Eventually, Deacon Moreira came to see his father's death as "a wakeup call" from God.
"God used the event, he permitted it, to show me a better life, because I was so focused on these little things," he said.
The Church sustained his family during that difficult time. Members of their parish would come to check on them, and Deacon Moreira started to rebuild relationships with his family members.
"I was grateful to God for not being disinterested, that God had an interest in my life, that God wanted to bring me to a better life, something more than what my little plans were," he said.
In 2011, Deacon Moreira attended World Youth Day in Madrid, Spain. During that trip, he said he experienced "this deep desire to go evangelize that I knew did not come from me."
"God put this inside of me, a deep desire to go and evangelize," he said.
On a retreat held by the Neocatechumenal Way, he was asked if he would be willing to go to a seminary in Boston.
"That's what brought me here, essentially out of gratitude for what God was doing, because I saw that he was trying to give me a better life," Deacon Moreira said.
By that point, he had completed three out of five years of college, studying electrical engineering. He said some people in his life tried to discourage him, not from the priesthood itself, but from pursuing it so soon, instead of waiting until he was older.
"God had given me that call at a specific moment in my life.
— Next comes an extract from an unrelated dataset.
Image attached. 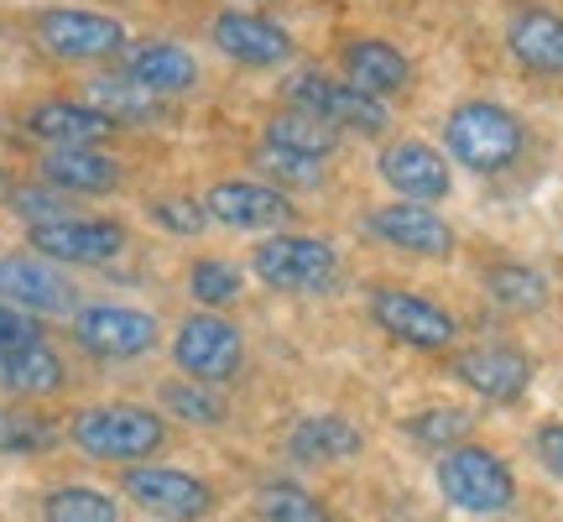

It was not by chance. And I thought that I needed to act on it, not wait," he explained.
When asked about saints and spirituality, he said he was influenced by St. Therese of Lisieux's "spiritual simplicity," as well as Father Jean-Pierre de Caussade's book "Abandonment to Divine Providence." That work helped him to see that "God is active in our lives, and is trying to show us his love for us," and taught him about "being open to the will of God in your daily life, how God acts in every event."
"God's behind everything. All our life is essentially a dialogue with God. That was something that helped me a lot," Deacon Moreira said.
He spent his diaconate year assigned to St. Mary of the Assumption Parish in Lawrence. He said he has seen a great need to help the youth, who have had to learn remotely and been isolated from their friends during the coronavirus pandemic.
Deacon Moreira said that as a priest he looks forward to being able to help people through the uncertainties and difficulties of the pandemic and beyond.
"It's a new time for all of us. And people need to see an answer of faith, that Christianity is not something of the past, for 2,000 years ago, but that God has an answer in this day and age for people, and to try to help them to encounter God today in this new situation of the pandemic and also forward after that," he said.